При скудном свете стихи казались написанными на карфагенском. Вместо того чтобы бороться с мигренью, аспирин явно решил с ней сотрудничать. Трам-бам-мерси, мадам. Голова раскалывалась с каждым биением сердца. Словно тупой стальной бур медленно ввинчивался внутрь – над левым глазом, чуть в стороне. Знакомое дело… Гарденер дотронулся до бледного шрама и задумчиво обвел его, еле касаясь подушечкой пальца. Там, под кожей, таилась стальная пластина – напоминание о несчастном случае в юности, во время лыжной прогулки. Доктор тогда сказал: «Сынок, иногда тебя будут терзать головные боли. В такие дни говори спасибо, что ты вообще что-то чувствуешь. Считай себя невероятным везунчиком».
Но Гарденер сомневался, что это так.
Весьма сомневался, когда начинало накатывать.
Дрожащей рукой отложив тетради, он прикрыл глаза.
«Я не смогу».
«Ты сможешь».
«Нет. Луна уже сделалась кровью, я это чувствую, черт, почти вижу».
«Завязывай с этой ирландщиной, девка, никчемный слабак! Сильнее надо быть, сильнее!»
– Постараюсь, – пробормотал он, не открывая глаз.
Четверть часа спустя из носа закапала кровь, но Гард не заметил этого. Он заснул сидя.
5
Перед выходом на сцену Джима всегда охватывал страх. Даже если его ждала совсем небольшая аудитория (а большие и не собираются, чтобы послушать современных поэтов). Но в этот вечер, двадцать седьмого июня, к привычному страху прибавилась головная боль. Очнувшись у себя в номере у окна, Гарденер обнаружил, что дрожь и нытье в желудке бесследно пропали, зато мигрень усилилась в несколько раз и достигла высшего, неведомого ранее уровня. Словно гигантский кролик нервно колотил по черепу тяжелой лапищей.
Когда наконец подошла его очередь выступать, Джим слышал сам себя точно со стороны – в записи, по испорченному приемнику, на коротких волнах, откуда-то из Испании, а то и из Португалии.
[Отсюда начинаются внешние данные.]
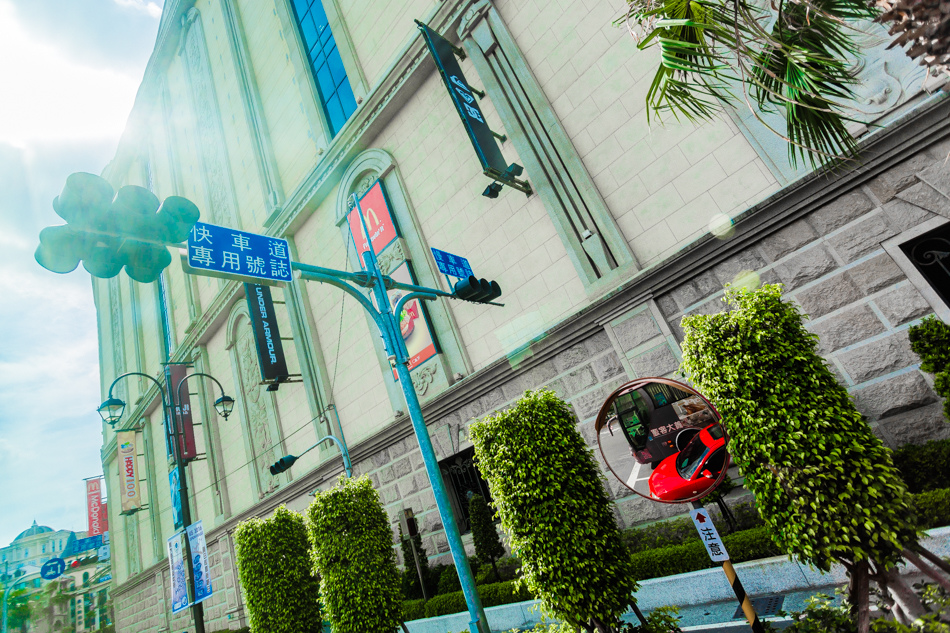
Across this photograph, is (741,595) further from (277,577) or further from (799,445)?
(277,577)

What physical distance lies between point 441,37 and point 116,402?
14.5m

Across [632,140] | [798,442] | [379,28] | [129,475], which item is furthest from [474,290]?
[129,475]

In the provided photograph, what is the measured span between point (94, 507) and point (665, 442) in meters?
51.7

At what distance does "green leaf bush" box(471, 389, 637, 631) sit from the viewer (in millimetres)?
5754

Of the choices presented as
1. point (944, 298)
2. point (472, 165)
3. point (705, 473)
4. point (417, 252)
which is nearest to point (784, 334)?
point (705, 473)

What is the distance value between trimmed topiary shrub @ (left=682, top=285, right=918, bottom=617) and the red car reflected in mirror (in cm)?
20

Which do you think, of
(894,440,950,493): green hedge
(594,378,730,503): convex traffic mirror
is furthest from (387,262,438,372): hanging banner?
(894,440,950,493): green hedge

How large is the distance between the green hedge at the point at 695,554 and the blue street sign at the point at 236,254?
22.1 ft

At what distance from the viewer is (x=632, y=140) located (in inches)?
394

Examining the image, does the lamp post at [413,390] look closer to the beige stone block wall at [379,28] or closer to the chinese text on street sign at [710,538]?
the chinese text on street sign at [710,538]

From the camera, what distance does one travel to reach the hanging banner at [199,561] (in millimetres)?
12188

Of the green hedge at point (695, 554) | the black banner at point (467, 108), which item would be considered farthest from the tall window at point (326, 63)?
the green hedge at point (695, 554)

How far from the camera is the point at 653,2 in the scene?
4.70m

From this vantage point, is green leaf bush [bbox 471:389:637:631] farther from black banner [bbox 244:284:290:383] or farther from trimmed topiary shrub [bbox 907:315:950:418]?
black banner [bbox 244:284:290:383]
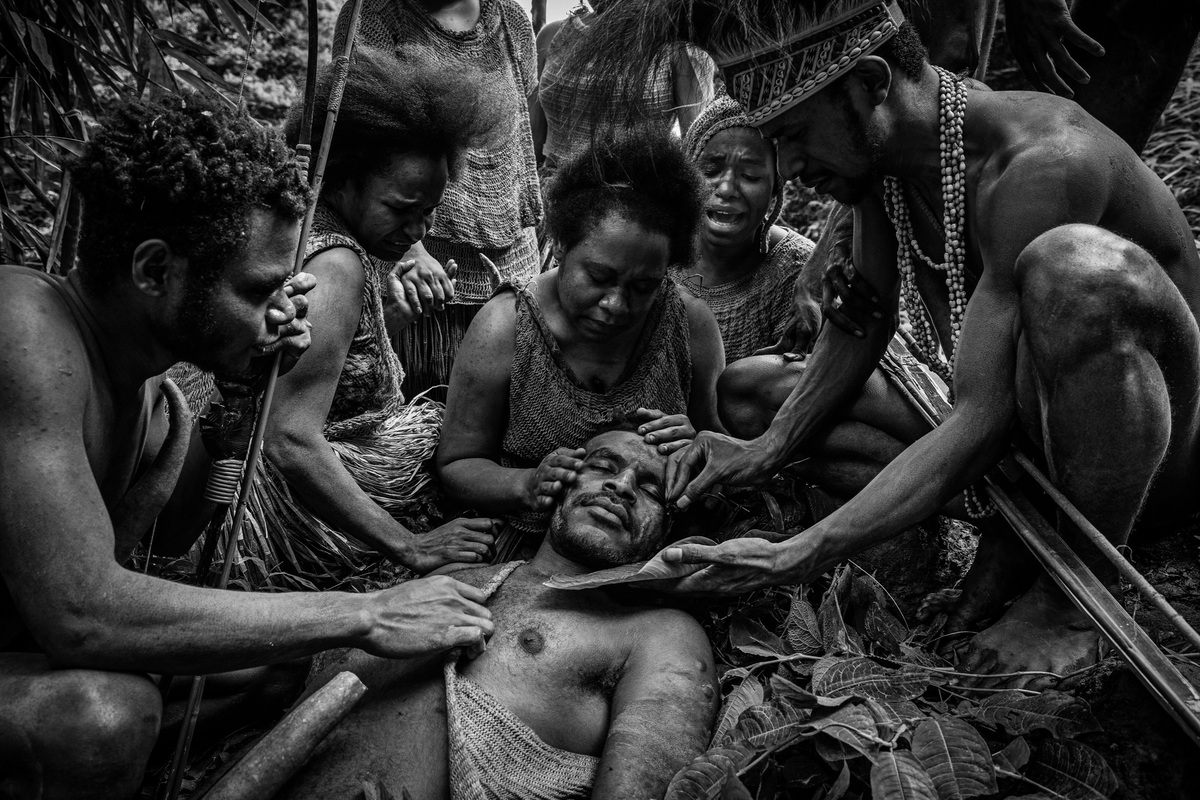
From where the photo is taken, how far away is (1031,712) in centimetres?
255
Все мысли будто смыло волной; осталось лишь притвориться, что он не может найти особое стихотворение, которое задевал куда-то. Гарденер зашелестел листами, перебирая их негнущимися, потерявшими чувствительность пальцами. «Кажется, я сейчас упаду, – подумал он. – Прямо здесь, у всех на глазах. Вместе с кафедрой опрокинусь на первый ряд. Если повезет, приземлюсь на эту аристократическую сучку и прикончу ее. А значит, не зря проживу свою жалкую жизнь».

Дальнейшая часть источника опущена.